The depth of the downward projections 58 and 60 is selected such that the
side bars 14 and 16 provide protection against side slipping of the
snowshoe 10 and also allow for extension of the crampon 18 below the side
bars 14 and 16 for improved forward traction on hills or ice or braking
when descending same. Furthermore, the depth of the side bars 14 and 16 is
preferably about equal to the depth of the crampon claws when the crampon
18 is in a level orientation. The illustrated side bars 14 and 16 extend
downwardly about 9/10 inch from flotation plate 12. If desired, the side
bars 14 and 16 can be serrated for additional traction. In addition to
protecting against side slipping, it will be appreciated that the
illustrated side bars 14 and 16 further enhance forward tracking guidance
and impart longitudinal torsional rigidity to the snowshoe 10 and allow
the use of somewhat flexible materials in the flotation plate 12.
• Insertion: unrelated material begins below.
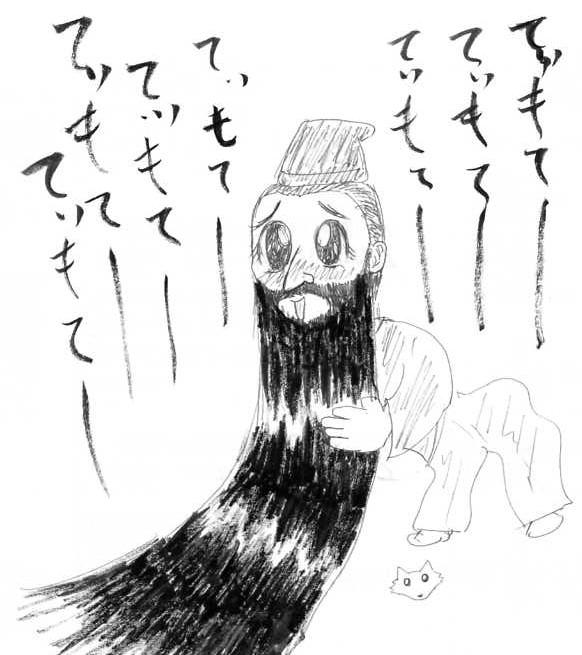 変態 髭 オッサン あき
As shown most clearly in FIGS. 5-6, the side bars 14 and 16 are spaced
across the width of the snowshoe 10. Preferably, the side bars 14 and 16
are spaced by a distance at least about as great as the width of the
snowshoer's footgear 28. In the illustrated embodiment, the side bars 14
and 16 are positioned adjacent the sides of cut-out 24 with the flanges 54
and 56 projecting outwardly. This positioning allows the crampon 18 to be
attached to the side bars 14 and 16 such that the crampon connection is
short and stress on the connection is minimal as it is substantially
totally in shear. The illustrated crampon 18 is connected directly to the
side bars 14 and 16 using pins 88 which allow for pivoting of the crampon
18 with the snowshoer's footgear 28.
The crampon 18, which can be formed from a number of materials, such as
plate steel or aluminum, includes a number of front claws 70 at its front
edge 72 and a number of rear claws 74 at its rear edge 76 for traction.
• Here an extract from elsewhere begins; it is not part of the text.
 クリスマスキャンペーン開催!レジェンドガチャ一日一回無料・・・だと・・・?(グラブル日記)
The front claws 70 and rear claws 76 each define an obtuse angle, e.g.,
approximately 95.degree., relative to the crampon base for improved
forward and rearward traction. In addition, the crampon includes a widened
portion 78 provided with downwardly projecting wings 80 for attachment to
the side bars 14 and 16. The attachment pins 88 are positioned on snowshoe
10 such that more of the snowshoe weight is located rearwardly of the pins
88 so that the snowshoe tip portions 30 naturally rotate upwardly. To
reduce weight, perforations 82 can be formed in crampon 18. Furthermore,
in order to minimize icing of the crampon 18, the crampon 18 can be
covered with a plastic material 84. The laminate 84 can be attached to the
crampon base, for example, via rivets inserted through holes 86. If
desired, a flexible strap 51 (shown in phantom in FIG. 6) may be used to
interconnect the crampon 18 to flotation plate 12 so as to limit the
pivoting range of the crampon 18.
The snowshoer's footgear 28 is attached to the snowshoe 10 by binding 20.
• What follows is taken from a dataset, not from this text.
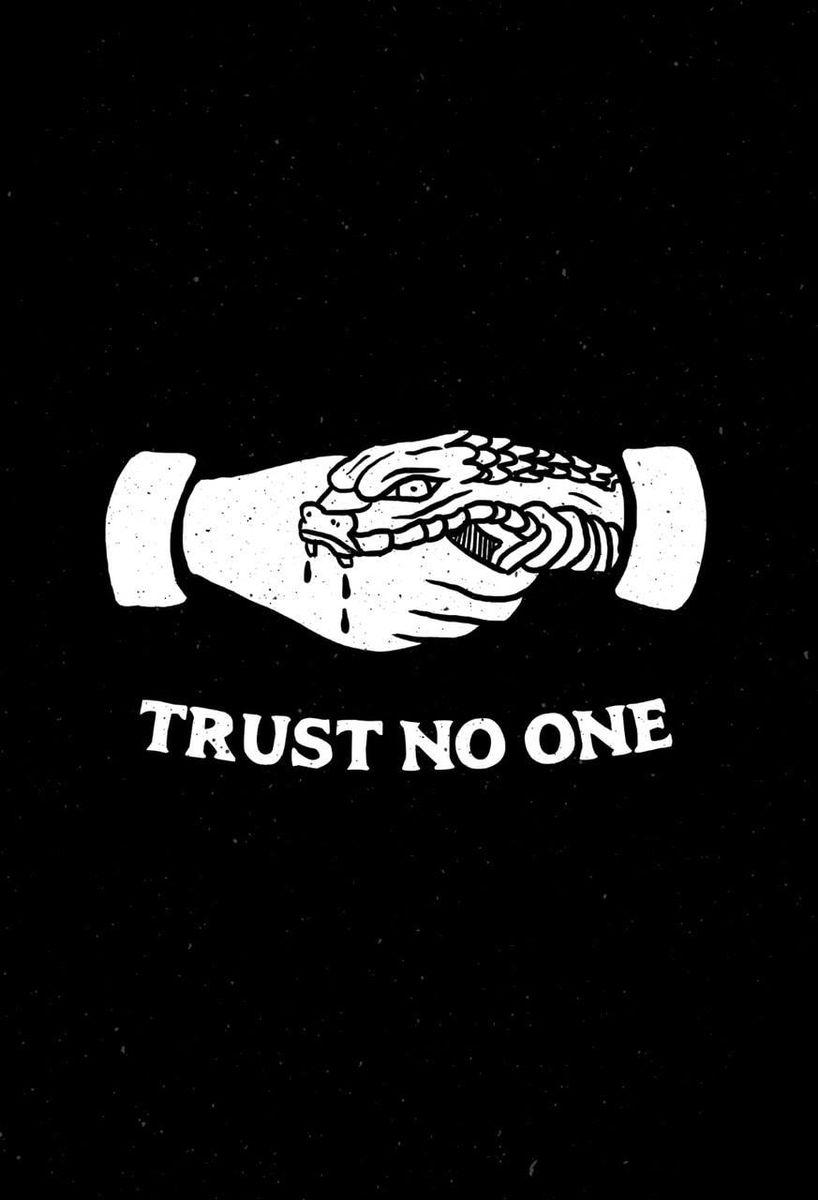 не верь никому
The illustrated binding 20 includes a toe strap 90 which extends over a
toe section 26 of footgear 28, an instep strap 92 which extends over an
instep section 108 of footgear 28, a heel strap 94 which extends around
heel section 95 of footgear 28 and foot wrap 96 which wraps about portions
of footgear 28. Each of the straps 90, 92 and 94 is provided with an
adjustable glide buckle 98 formed from substantially rigid plastic to
allow for convenient and quick tightening of the straps 90, 92 and 94 by
simply pulling on the strap ends. The foot wrap 96, which is preferably
formed from a strong, flexible water repellent material, is attached to
the crampon 18 using fasteners such as rivets or stitching, which can be
the same fasteners used to attach the material 84 to the crampon 18. In
the illustrated embodiment, the foot wrap is formed from vinyl coated
polyester to provide the desired strength, flexibility and waterproof
properties and resistance to cold cracking.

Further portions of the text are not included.